Like It, The Stand can feel frighteningly real — especially considering its post-pandemic premise — but also mystifyingly fantastical. It’s a tough tonal tightrope to walk, and while director Josh Boone does a solid job in the first episode, subsequent chapters, which employ the same template, leave you with the impression that you’re going around in circles. For instance, Amber Heard’s character is first seen only in episode three, and if I hadn’t glanced through Wikipedia, I’d never have known that Ezra Miller is even in the show — he’s nowhere to be seen in the first four episodes.
The Stand takes the Lost approach to navigating its sprawling universe — it appoints certain characters as the ‘heroes’ of entire episodes, while parallel plot lines involving the rest of the troupe unfold on the side.
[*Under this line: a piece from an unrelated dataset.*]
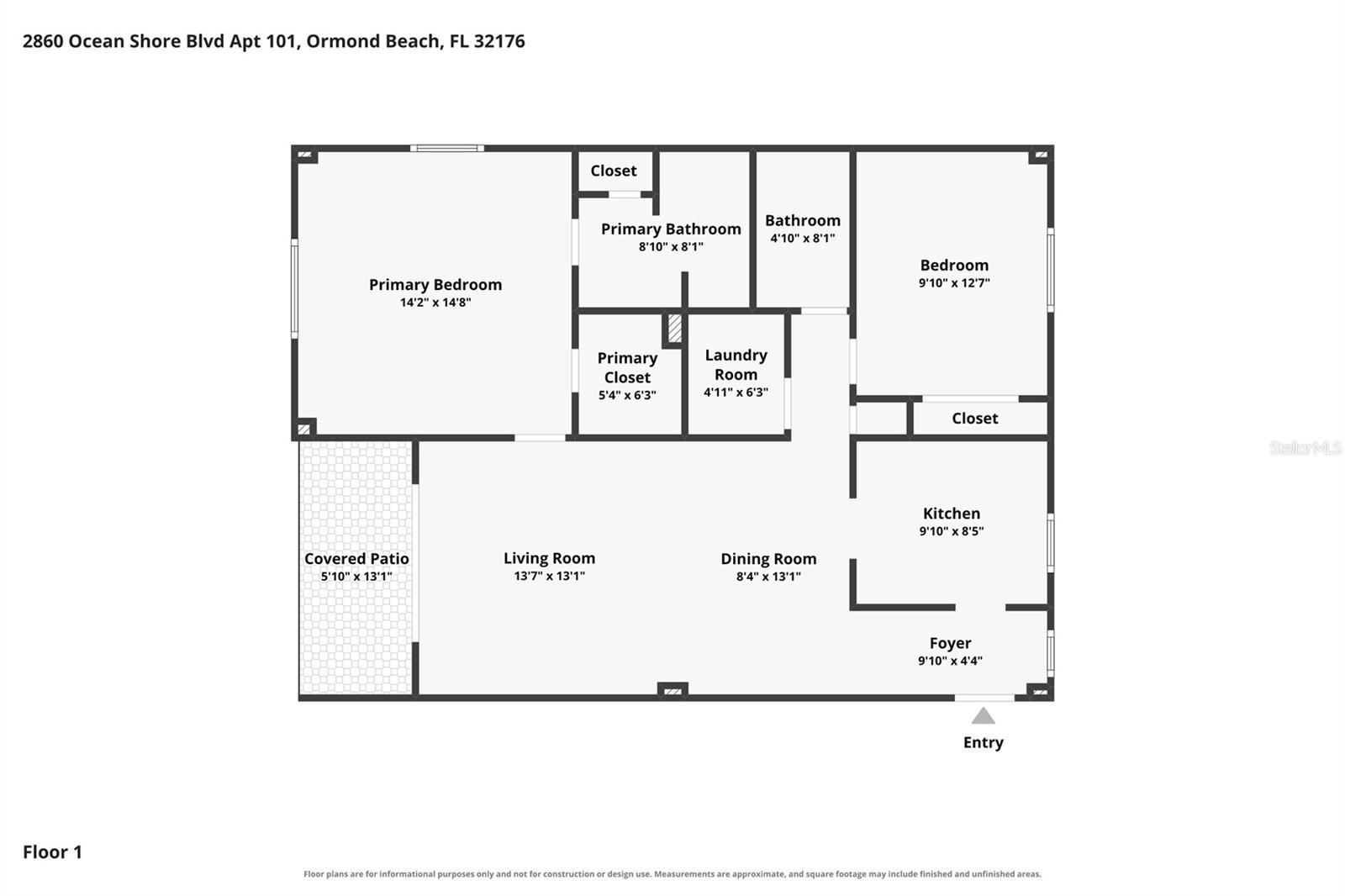 2860 Ocean Shore Blvd #1010 Property Photo 55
So while you’re getting to know about the incel Harold Lauder and the one-sided love that he has for his old babysitter Frannie Goldsmith, the show’s also taking you months into the future, where in a post-apocalyptic society of survivors, Harold has found himself a job disposing of dead bodies and Frannie awaits the birth of her baby, from another man. Meanwhile, Whoopi Goldberg does her best to avoid stereotypes in her portrayal of the magical Mother Abagail — the woman who summons survivors of the pandemic to Boulder, Colorado — and Alexander Skarsgard appears as the devilish Randall Flagg, who is putting together apostles of his own. How curious for another Skarsgard brother to be the best thing about a King adaptation.
It’s supposed to be an old-fashioned yarn about good vs evil, and humanity’s propensity for self-destruction and survival. But — and there is a big but — The Stand can never live up to the very high expectations you’re likely to have of a show of such fine pedigree. A major reason for this is that it insists on being very serious about its (admittedly) Biblical story. Consider the scene in which Oscar-winner JK Simmons appears in a cameo, and recites WB Yeats while opera music plays in the background. This happens without a hint of irony.
King acolytes might justifiably be upset by the changes that Boone and Cavell have introduced, and casual viewers might find themselves wondering what all the fuss is about. There’s reason to continue watching, though. The show will end with a coda, conceived by King himself, which imagines what happened to the characters after the book’s conclusion. The Stand will air weekly in India on Voot Select.